BRANO FORNITO »
┄┄┄┄┄┄
55      NW e la Commissione sostengono che il ripristino dei controlli alle frontiere interne ai sensi degli articoli 25 e 27 di tale codice per un periodo superiore alla durata massima di sei mesi prevista all’articolo 25, paragrafo 4, di detto codice, comporta necessariamente l’incompatibilità di tali controlli con il diritto dell’Unione. Secondo tali parti, soltanto una minaccia grave, nuova per natura, potrebbe giustificare una nuova applicazione di tale articolo 25 con, di conseguenza, una nuova applicazione dei periodi previsti da tale disposizione per i controlli alle frontiere interne. Se i governi francese e svedese sostengono che una nuova minaccia grave per l’ordine pubblico o la sicurezza interna può comportare una nuova applicazione di tali periodi, il governo francese ritiene altresì, al pari dei governi austriaco e danese, che una nuova valutazione della minaccia precedente dovrebbe anche consentire una nuova applicazione delle disposizioni pertinenti. Infine, il governo tedesco fa valere che gli Stati membri dovrebbero poter derogare a detti periodi ricorrendo direttamente all’articolo 72 TFUE.

56      A tale riguardo, occorre ricordare che, secondo giurisprudenza costante, ai fini dell’interpretazione di una norma di diritto dell’Unione, si deve tener conto non soltanto del tenore letterale della stessa, ma anche del suo contesto e degli scopi perseguiti dalla normativa di cui essa fa parte [sentenza del 12 maggio 2021, Bundesrepublik Deutschland (Avviso rosso dell’Interpol), C‑505/19, EU:C:2021:376, punto 77 e giurisprudenza ivi citata].

57      Per quanto riguarda, anzitutto, il tenore letterale dell’articolo 25, paragrafo 4, del codice frontiere Schengen, occorre osservare che i termini «non è superiore a sei mesi», tendono ad escludere qualsiasi possibilità di oltrepassare tale durata.

58      Per quanto riguarda, poi, il contesto in cui si inserisce l’articolo 25, paragrafo 4, del codice frontiere Schengen e con riferimento, in primo luogo, alle altre disposizioni di tale articolo, occorre osservare, da un lato, che l’articolo 25 di detto codice fissa con chiarezza e precisione le durate massime sia per il ripristino iniziale del controllo di frontiera alle frontiere interne sia per qualsiasi proroga di tale controllo, compresa la durata massima totale applicabile a un siffatto controllo.

59      Infatti, dal considerando 1 del regolamento n. 1051/2013, che ha introdotto, nel regolamento n. 562/2006, la norma relativa alla durata massima di sei mesi ripresa, successivamente, all’articolo 25, paragrafo 4, del codice frontiere Schengen, deriva che il legislatore dell’Unione ha voluto fissare le condizioni e le procedure per il temporaneo ripristino di controlli di frontiera alle frontiere interne, al fine di garantire il carattere eccezionale di tali misure e il rispetto del principio di proporzionalità. Tale considerando 1 è ripreso al considerando 22 del codice frontiere Schengen.
┄┄┄┄┄┄
DATI MOSTRATI »
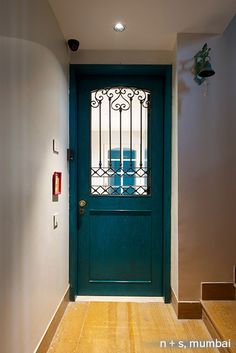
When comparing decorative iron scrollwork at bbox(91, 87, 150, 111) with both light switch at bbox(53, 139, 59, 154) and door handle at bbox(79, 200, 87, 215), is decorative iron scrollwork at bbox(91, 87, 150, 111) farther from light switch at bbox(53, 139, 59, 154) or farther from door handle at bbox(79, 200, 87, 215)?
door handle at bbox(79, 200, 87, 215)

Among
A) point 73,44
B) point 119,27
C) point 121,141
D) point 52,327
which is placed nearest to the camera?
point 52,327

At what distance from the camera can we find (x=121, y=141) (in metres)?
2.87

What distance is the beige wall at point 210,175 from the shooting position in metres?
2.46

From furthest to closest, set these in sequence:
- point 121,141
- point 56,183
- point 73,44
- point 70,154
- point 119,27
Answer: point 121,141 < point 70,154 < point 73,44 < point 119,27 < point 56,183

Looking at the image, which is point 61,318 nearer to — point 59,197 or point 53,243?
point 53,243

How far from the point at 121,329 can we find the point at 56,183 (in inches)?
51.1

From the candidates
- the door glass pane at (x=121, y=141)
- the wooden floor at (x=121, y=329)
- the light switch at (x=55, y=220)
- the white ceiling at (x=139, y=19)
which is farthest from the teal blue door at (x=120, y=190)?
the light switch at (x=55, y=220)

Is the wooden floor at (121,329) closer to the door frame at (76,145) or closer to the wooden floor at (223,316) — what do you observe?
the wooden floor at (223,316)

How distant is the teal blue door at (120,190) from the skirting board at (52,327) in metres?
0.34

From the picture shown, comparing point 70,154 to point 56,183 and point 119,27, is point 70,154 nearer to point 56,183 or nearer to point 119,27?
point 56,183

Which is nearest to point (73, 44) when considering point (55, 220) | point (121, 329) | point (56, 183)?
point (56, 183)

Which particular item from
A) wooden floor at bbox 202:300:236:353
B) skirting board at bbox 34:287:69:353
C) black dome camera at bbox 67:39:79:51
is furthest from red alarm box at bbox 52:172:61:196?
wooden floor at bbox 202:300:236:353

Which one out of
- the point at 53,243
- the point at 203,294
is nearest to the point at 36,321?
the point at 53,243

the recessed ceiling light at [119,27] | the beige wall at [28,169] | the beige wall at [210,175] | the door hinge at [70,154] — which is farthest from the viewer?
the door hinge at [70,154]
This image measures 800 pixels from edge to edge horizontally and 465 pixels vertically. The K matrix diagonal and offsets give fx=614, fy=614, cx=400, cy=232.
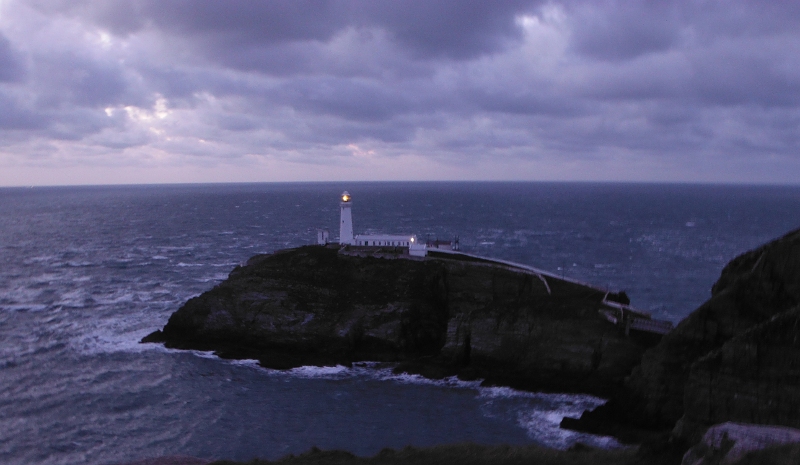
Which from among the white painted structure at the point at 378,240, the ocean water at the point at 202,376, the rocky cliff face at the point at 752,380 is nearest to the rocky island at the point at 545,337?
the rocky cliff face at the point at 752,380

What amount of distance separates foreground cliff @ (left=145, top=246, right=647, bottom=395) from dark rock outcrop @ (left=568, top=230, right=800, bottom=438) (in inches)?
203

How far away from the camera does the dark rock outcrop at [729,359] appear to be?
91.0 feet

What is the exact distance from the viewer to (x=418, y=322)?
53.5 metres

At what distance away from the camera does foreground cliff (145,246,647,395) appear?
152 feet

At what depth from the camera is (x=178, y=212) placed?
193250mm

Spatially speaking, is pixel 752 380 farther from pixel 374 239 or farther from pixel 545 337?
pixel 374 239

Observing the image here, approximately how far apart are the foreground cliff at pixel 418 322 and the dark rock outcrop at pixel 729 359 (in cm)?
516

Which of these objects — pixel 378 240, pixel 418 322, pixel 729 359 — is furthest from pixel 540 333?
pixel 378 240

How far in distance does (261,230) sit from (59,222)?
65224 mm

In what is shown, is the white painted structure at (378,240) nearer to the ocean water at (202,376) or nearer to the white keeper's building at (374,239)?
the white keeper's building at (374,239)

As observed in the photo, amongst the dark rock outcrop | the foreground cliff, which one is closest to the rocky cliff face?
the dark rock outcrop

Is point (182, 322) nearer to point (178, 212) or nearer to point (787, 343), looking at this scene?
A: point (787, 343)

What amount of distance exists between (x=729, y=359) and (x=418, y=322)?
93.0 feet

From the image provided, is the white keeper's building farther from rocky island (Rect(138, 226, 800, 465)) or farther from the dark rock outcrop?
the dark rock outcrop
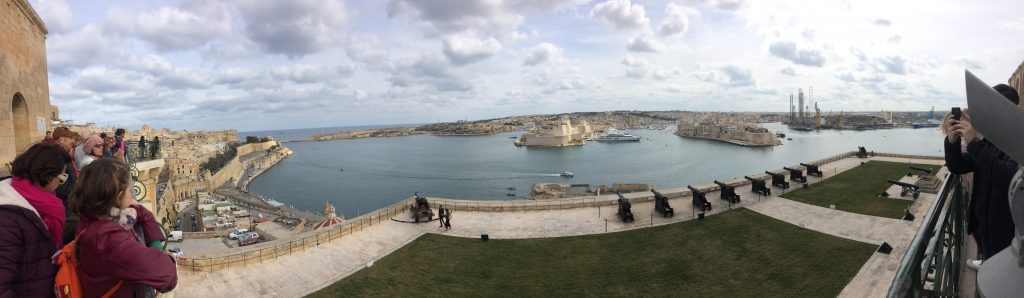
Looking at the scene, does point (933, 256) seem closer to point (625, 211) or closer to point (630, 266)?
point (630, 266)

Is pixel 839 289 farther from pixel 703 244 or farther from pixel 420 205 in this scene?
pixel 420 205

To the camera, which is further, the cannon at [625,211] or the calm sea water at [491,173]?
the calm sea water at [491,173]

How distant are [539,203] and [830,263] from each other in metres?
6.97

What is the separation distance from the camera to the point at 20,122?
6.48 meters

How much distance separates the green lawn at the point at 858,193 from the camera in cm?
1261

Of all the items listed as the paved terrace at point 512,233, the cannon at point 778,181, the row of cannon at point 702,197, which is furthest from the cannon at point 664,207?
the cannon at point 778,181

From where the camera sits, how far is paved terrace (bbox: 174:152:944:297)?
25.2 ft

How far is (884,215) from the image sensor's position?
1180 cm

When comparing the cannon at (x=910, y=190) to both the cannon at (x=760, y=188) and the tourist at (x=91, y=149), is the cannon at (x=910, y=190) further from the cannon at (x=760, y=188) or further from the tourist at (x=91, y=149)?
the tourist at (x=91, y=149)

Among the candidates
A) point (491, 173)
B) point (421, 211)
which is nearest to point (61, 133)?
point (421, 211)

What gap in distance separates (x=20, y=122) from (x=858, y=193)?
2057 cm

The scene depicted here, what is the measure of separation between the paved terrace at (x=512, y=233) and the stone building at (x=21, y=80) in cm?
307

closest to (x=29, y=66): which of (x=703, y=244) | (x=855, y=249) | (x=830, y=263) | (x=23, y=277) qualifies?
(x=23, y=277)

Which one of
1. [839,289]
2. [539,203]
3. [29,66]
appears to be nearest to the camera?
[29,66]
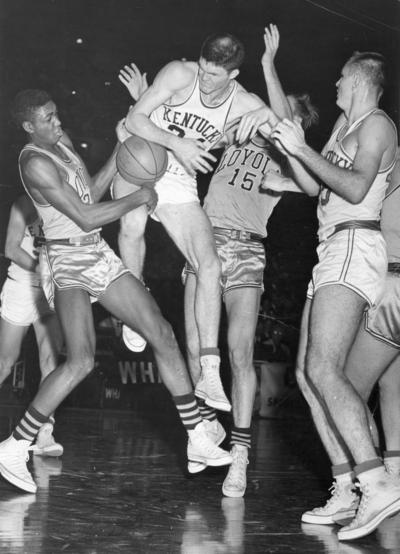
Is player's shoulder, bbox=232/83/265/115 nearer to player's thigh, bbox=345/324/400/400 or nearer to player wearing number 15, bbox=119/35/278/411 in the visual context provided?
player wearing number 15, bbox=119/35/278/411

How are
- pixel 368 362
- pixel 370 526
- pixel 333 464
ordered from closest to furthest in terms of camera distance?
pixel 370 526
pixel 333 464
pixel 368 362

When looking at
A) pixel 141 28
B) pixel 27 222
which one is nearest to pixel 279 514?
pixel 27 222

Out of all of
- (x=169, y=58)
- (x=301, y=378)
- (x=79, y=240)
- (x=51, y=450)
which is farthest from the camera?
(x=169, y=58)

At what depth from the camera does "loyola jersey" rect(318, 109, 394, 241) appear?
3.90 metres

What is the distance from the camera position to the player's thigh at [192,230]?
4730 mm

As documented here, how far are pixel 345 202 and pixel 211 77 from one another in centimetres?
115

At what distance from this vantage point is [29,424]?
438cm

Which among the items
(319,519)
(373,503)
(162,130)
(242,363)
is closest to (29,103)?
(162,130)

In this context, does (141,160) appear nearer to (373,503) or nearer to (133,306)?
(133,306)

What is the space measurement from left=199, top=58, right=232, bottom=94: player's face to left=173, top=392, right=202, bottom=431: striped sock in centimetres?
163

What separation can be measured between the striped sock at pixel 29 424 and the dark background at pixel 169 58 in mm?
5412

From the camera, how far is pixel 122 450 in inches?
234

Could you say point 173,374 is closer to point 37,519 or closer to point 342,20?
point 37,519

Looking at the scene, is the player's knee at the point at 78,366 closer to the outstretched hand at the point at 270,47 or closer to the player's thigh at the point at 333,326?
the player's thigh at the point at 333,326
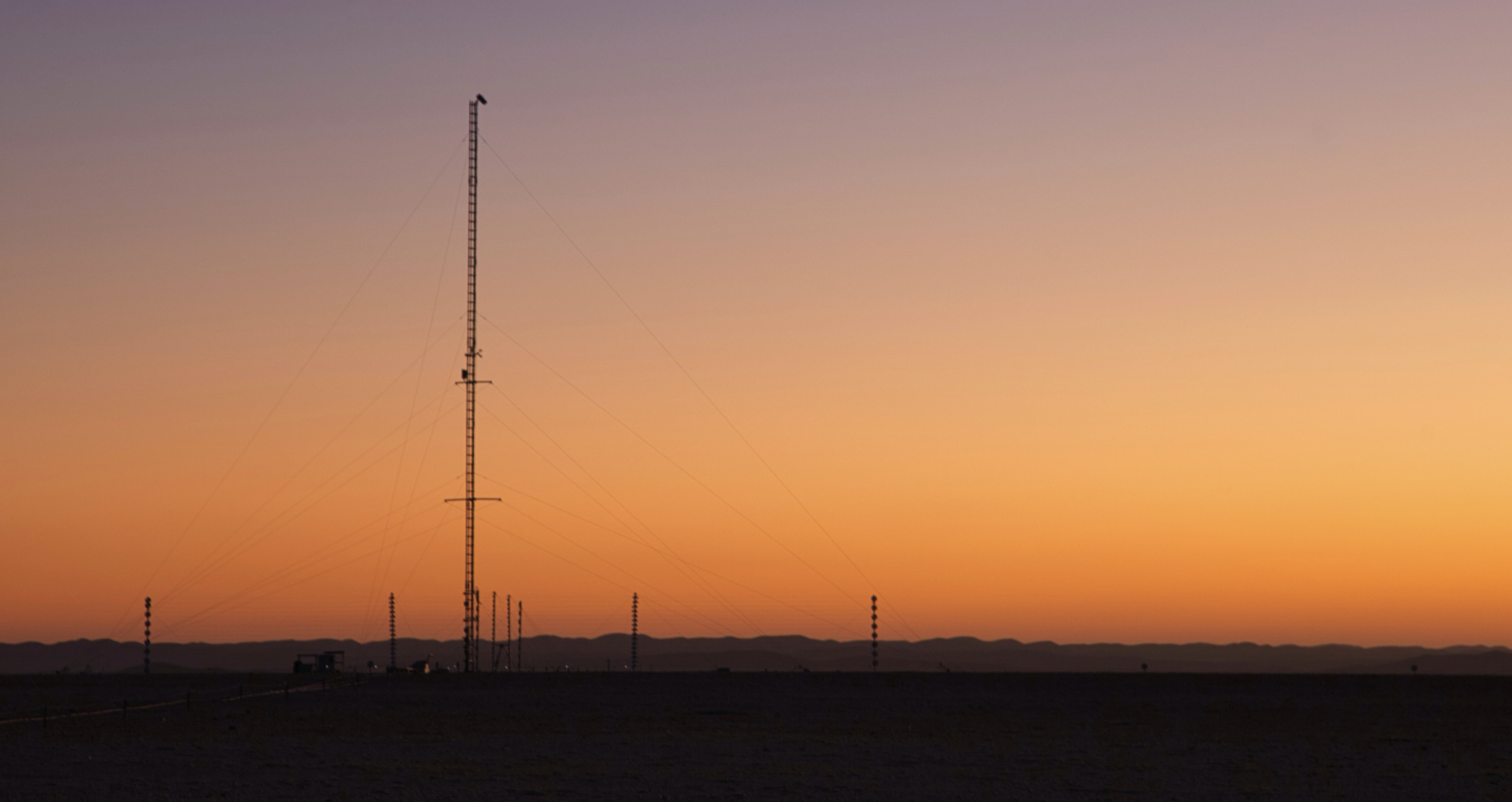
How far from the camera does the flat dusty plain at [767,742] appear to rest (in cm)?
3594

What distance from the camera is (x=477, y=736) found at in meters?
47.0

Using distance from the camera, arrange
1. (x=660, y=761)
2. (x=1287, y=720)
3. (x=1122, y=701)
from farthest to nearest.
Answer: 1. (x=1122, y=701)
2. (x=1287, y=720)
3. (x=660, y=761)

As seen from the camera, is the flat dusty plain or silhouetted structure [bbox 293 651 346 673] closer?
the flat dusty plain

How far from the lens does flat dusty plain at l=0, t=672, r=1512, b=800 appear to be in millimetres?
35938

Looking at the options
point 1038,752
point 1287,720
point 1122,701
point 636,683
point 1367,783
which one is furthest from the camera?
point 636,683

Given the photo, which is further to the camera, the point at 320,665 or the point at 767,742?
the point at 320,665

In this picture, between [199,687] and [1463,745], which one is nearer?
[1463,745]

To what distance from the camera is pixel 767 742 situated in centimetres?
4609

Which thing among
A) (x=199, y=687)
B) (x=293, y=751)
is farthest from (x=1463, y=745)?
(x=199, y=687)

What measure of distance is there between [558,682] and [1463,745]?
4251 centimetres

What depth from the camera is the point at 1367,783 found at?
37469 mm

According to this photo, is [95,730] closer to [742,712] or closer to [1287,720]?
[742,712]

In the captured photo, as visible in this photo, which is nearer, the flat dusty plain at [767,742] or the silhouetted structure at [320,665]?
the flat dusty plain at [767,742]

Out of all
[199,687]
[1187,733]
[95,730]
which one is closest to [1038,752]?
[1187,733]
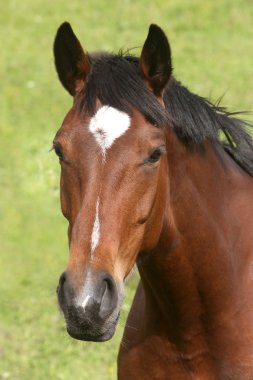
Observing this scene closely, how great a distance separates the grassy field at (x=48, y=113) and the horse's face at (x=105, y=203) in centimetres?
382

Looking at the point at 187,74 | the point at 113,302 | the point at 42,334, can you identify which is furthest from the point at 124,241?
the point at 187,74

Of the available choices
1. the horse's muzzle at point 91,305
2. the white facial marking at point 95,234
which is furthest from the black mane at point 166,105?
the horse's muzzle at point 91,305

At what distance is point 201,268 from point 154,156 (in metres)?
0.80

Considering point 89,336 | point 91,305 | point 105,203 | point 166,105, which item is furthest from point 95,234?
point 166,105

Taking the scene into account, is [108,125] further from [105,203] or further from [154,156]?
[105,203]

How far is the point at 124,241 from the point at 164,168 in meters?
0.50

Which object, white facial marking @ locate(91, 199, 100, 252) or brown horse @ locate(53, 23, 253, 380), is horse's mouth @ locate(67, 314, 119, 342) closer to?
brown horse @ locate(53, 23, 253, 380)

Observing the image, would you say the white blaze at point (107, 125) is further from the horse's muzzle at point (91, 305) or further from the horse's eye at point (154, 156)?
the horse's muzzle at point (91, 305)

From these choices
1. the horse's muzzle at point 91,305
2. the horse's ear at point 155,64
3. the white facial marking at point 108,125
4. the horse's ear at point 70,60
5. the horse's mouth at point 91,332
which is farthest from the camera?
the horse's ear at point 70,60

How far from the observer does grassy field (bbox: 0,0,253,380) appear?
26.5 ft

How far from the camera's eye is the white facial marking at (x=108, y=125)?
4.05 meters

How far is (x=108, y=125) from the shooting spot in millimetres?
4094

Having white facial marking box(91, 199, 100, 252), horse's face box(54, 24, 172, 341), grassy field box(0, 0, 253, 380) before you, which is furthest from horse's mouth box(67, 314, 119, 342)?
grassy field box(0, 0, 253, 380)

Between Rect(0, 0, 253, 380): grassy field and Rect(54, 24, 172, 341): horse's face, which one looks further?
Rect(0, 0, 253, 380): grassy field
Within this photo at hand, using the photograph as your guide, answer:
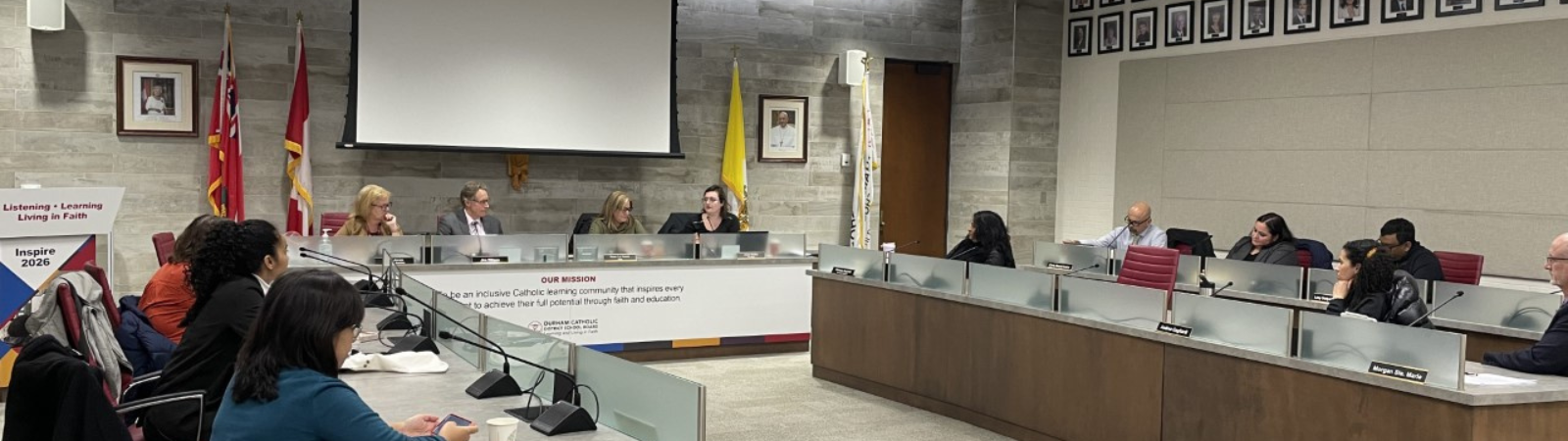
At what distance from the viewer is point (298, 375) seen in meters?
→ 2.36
┄┄┄┄┄┄
ATTIVITÀ PROPOSTE »
[1] Rispondi a queste domande sul brano fornito:
(a) Quale durata massima fissa l'articolo 25, paragrafo 4, del codice frontiere Schengen?
(b) Quale regolamento ha introdotto tale norma nel regolamento n. 562/2006?
(c) In quale considerando del codice frontiere Schengen è ripreso il considerando 1 di quel regolamento?
[2] Riporta, per favore, ogni riga dei record che contiene la stringa "provided".

SOLUZIONI »
[1]
(a) Sei mesi.
(b) Il regolamento n. 1051/2013.
(c) Nel considerando 22.

[2]
From the image provided, is the white keeper's building farther from rocky island (Rect(138, 226, 800, 465)) or farther from the dark rock outcrop?
Is player's shoulder, bbox=232/83/265/115 nearer to player's thigh, bbox=345/324/400/400 or nearer to player wearing number 15, bbox=119/35/278/411 in the visual context provided?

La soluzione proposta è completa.